Comment 5 Jim Kingdon 1999-12-23 21:11:59 UTC
Well, it is caused by -Wconversion.  The header contains the prototype:

  extern __inline char *__strpbrk_c2 (__const char *__s, char __accept1,
  char __accept2);

and that kind of prototype (with type "char") is exactly what -Wconversion
is supposed to be warning about, if you look at the documentation of
-Wconversion.

As for -O2, it isn't optimization as such, it is the fact that turning
on optimization causes the compiler to define __OPTIMIZE__ which the glibc
headers test for when deciding whether to use inlines and #define and so on.

The solution?  The only two that are springing to mind are (1) persuade the
glibc people not to do that, or (2) don't use -Wconversion.  I think I'd
suggest the latter.  I'm not thinking of anything that GCC should be
doing differently (although I suppose a case could be made for __extension__).

Comment 6 Riley H Williams 1999-12-23 21:42:59 UTC
That makes sense, but...

If that's what the problem is, why doesn't it show with -Os as well?

The only reason I used -Wconversion is because it was used in the original, and
I can also confirm that the SAME files, when compiled under RedHat 4.2 as
distributed, and with the SAME options, did NOT produce those warnings.

Problem details:
Rewrite the stretch of the bug comments from "and that kind" through "made for __extension__).", changing "glibc" to "C library".

Data provided:
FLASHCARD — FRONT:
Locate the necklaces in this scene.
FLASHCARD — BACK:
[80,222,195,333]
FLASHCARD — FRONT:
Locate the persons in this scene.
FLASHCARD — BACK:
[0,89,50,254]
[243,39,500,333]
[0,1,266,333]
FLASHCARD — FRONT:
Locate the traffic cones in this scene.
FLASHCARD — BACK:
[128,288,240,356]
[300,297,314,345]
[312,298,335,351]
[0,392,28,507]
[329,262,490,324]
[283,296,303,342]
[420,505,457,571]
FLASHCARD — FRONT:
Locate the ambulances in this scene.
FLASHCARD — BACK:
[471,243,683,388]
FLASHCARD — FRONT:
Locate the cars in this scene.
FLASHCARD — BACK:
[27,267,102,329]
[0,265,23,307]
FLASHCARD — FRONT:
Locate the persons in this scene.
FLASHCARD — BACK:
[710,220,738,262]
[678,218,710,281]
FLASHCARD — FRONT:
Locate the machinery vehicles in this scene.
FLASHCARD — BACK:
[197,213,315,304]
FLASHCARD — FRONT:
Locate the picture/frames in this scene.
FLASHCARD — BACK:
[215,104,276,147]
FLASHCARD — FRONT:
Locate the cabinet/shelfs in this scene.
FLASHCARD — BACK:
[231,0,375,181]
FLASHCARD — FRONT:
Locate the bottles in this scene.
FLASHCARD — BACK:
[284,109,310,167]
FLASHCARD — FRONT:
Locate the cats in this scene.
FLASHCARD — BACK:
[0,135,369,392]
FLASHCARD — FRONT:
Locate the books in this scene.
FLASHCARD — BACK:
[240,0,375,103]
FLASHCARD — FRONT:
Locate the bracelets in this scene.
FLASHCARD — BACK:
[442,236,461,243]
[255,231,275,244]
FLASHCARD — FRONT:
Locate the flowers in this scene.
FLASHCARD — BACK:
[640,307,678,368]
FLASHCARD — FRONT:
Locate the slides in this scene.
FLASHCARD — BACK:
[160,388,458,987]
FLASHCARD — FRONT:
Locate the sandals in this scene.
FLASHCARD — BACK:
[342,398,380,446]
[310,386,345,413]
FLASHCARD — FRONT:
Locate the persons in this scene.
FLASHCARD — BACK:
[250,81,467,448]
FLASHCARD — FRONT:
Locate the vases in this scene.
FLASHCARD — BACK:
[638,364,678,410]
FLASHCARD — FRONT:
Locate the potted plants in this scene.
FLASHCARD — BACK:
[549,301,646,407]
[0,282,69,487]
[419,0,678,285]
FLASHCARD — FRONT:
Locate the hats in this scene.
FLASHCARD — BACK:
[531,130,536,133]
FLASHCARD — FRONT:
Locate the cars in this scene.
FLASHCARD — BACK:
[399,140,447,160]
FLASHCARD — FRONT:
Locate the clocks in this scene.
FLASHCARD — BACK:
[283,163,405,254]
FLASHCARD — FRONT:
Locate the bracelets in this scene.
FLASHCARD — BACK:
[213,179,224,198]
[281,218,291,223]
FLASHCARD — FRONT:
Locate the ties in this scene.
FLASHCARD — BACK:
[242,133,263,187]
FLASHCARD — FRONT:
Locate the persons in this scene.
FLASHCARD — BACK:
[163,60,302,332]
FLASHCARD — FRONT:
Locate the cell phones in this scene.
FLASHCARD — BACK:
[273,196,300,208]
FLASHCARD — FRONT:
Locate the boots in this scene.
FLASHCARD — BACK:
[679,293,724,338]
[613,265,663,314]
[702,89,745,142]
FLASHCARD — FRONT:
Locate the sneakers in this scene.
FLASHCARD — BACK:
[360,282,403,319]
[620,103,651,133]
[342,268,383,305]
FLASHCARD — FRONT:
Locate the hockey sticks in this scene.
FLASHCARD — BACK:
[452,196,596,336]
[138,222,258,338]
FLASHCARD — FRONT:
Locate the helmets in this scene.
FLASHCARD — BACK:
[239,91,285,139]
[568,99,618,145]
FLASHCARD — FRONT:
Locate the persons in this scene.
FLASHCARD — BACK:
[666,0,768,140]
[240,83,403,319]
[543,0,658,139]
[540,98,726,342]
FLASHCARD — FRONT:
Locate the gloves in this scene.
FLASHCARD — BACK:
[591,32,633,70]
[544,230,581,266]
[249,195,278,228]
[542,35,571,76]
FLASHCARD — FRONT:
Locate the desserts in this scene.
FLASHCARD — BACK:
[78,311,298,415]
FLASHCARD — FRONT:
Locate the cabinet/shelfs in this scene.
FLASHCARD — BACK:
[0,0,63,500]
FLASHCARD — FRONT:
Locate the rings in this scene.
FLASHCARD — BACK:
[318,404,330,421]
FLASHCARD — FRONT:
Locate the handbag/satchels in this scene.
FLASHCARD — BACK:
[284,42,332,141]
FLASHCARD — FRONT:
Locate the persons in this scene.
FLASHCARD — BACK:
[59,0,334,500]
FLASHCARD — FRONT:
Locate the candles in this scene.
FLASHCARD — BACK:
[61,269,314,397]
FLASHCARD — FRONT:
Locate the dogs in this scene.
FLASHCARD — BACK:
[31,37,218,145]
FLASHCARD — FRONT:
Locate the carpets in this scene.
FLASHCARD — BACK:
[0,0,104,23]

Expected output:
and that kind of prototype (with type "char") is exactly what -Wconversion
is supposed to be warning about, if you look at the documentation of
-Wconversion.

As for -O2, it isn't optimization as such, it is the fact that turning
on optimization causes the compiler to define __OPTIMIZE__ which the C library
headers test for when deciding whether to use inlines and #define and so on.

The solution?  The only two that are springing to mind are (1) persuade the
C library people not to do that, or (2) don't use -Wconversion.  I think I'd
suggest the latter.  I'm not thinking of anything that GCC should be
doing differently (although I suppose a case could be made for __extension__).